You can create a public key cryptosystem from any trapdoor function, and you need some form of trapdoor to design a public key cryptosystem. Do you mean "those trapdoor functions, which are currently USED in Internet standards"? The most prominent ones are discrete log of integers, factorization and discrete log in elliptic curves.
If so: Yes, it might be possible to set up new protocols, based on other hard problems, although I can just think of lattice problems atm (SVP,CVP,LWE,etc) and McEliece(based on linear codes). It is easy to use these instead of any factorization-based public key cryptosystem. However, the discrete log problem is a different matter: The group structure does not depend on a specific private key and several (pk,sk) key pairs can operate on the same group. This is required for several primitives, e.g. DH key exchange. I can't think of any hard problem with this, other than discrete log on integers and elliptic curves.
If you want to disallow all known public key cryptosystems (in the sense of all protocols based on trapdoor function)... it would be VERY different. While you could communicate over secure channels with symmetric key crypto, there is no way to exchange a key. If you want to use a key for symmetric encryption, both sides have to know it previously or send it plain.
In this case, some parts of the Internet still would work: You could store a secret key for every single party, with whom you interacted. Based on this key, you can set up a new secure connection again. Authentication might still work with hash functions, etc.
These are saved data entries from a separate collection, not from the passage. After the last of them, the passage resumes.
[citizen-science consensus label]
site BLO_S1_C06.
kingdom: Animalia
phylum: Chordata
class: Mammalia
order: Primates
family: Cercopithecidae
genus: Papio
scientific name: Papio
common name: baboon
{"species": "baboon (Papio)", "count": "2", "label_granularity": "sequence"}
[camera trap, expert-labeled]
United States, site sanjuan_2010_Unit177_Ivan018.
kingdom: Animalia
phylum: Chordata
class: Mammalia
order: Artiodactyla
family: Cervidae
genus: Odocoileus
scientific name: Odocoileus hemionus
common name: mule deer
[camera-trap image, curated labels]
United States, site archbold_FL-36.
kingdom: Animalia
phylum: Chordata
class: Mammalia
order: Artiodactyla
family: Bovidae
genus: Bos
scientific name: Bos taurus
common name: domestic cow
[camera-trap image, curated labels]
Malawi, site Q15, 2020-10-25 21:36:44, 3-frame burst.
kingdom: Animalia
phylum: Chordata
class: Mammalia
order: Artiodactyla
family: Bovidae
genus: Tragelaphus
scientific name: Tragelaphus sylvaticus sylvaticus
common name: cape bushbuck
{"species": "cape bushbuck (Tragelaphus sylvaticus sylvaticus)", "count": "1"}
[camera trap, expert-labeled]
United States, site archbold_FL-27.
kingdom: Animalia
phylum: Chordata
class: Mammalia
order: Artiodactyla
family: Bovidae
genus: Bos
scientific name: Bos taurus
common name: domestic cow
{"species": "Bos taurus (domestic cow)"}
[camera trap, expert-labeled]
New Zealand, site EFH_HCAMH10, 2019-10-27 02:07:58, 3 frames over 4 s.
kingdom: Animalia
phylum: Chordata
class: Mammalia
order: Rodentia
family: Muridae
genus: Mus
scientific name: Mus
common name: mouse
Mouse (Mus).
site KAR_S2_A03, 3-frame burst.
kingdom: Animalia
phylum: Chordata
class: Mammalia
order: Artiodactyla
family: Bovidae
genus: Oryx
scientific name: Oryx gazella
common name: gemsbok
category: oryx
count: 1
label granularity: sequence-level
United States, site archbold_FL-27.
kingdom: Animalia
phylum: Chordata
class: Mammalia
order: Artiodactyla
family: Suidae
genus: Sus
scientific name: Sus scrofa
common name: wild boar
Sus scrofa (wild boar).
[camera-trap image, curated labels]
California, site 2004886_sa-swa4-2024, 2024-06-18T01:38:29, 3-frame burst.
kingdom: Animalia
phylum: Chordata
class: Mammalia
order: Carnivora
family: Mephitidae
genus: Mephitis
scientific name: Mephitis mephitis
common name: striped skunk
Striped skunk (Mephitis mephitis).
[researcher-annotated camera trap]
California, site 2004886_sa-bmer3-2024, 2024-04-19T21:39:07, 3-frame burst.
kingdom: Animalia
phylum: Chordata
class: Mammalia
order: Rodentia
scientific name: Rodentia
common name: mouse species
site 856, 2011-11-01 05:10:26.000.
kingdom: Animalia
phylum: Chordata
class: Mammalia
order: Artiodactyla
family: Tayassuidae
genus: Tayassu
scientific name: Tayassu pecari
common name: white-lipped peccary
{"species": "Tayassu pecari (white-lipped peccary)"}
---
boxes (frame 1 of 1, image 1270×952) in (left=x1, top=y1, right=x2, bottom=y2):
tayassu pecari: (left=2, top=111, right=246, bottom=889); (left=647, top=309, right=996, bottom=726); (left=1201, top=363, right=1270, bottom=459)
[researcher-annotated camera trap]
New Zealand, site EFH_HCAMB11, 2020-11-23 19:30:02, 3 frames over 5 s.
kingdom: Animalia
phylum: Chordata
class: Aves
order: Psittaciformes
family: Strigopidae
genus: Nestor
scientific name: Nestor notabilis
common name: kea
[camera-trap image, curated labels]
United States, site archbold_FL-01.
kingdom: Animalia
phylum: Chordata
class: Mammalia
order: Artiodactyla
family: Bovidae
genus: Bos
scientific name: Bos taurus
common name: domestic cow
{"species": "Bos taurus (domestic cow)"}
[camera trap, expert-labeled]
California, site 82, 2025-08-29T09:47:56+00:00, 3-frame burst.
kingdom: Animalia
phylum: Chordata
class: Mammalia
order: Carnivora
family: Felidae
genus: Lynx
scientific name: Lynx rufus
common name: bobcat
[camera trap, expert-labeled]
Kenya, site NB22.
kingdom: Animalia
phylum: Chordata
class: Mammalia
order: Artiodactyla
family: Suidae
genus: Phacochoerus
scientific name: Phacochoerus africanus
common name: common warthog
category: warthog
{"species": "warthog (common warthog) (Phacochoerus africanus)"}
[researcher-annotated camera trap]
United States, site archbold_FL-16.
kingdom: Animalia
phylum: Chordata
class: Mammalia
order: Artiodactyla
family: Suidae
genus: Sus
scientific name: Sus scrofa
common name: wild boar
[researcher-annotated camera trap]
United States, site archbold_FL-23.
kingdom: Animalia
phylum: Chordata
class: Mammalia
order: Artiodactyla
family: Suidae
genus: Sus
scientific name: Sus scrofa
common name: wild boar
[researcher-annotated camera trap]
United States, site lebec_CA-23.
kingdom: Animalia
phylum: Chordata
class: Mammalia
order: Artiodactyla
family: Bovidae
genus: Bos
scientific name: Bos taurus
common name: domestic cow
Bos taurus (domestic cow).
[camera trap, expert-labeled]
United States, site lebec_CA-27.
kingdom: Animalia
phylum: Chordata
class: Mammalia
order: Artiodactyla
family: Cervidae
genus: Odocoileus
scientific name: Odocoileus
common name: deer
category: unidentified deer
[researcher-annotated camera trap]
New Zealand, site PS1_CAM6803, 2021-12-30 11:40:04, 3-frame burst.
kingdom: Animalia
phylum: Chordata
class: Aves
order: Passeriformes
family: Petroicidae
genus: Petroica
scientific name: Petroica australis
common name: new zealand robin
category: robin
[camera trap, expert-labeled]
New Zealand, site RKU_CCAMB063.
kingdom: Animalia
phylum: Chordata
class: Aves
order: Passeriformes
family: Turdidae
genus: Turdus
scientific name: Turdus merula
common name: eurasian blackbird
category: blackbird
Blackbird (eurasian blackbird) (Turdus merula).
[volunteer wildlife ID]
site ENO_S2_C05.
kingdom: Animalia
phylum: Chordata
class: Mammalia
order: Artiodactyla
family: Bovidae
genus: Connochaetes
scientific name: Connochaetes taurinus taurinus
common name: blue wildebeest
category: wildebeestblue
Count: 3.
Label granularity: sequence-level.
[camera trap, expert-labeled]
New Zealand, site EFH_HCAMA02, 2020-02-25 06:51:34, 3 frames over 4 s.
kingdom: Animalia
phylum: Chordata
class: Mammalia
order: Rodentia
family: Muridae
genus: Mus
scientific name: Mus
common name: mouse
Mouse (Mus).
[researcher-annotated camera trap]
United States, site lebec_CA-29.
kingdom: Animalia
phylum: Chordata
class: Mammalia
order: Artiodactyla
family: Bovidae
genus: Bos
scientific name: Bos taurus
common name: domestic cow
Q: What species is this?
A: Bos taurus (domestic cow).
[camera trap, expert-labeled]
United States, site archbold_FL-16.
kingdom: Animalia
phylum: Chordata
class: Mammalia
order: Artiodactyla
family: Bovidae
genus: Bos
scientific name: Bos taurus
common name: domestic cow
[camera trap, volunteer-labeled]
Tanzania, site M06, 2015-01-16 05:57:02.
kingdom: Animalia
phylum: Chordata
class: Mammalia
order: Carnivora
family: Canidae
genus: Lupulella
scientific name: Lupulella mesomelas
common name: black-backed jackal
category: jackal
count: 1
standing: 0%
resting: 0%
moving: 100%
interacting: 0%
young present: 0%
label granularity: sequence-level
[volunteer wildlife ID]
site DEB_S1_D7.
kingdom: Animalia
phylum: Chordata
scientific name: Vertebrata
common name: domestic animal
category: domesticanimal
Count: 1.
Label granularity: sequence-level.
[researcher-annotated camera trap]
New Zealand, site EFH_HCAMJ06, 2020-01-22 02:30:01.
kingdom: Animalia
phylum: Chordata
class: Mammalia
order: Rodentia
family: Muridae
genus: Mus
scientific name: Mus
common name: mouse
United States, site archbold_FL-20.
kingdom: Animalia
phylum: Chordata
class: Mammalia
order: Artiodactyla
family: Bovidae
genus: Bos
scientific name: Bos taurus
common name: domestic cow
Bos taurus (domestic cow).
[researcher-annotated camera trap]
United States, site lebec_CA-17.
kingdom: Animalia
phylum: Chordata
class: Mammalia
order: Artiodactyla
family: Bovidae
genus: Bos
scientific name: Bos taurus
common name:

But assuming, you want to visit a website and interact over a secure channel: You have no known secret and have to agree on something. Whatever you send, the routers between you and the website will know. If you can trust ALL of them, you are okay. But any of them could just listen in your secret channel
To sum it up: If the Internet was based on trustworthy infrastructure (providers, exchange points, etc.), it would be similar. However, that would not be the Internet we have today. The current Internet would just not work.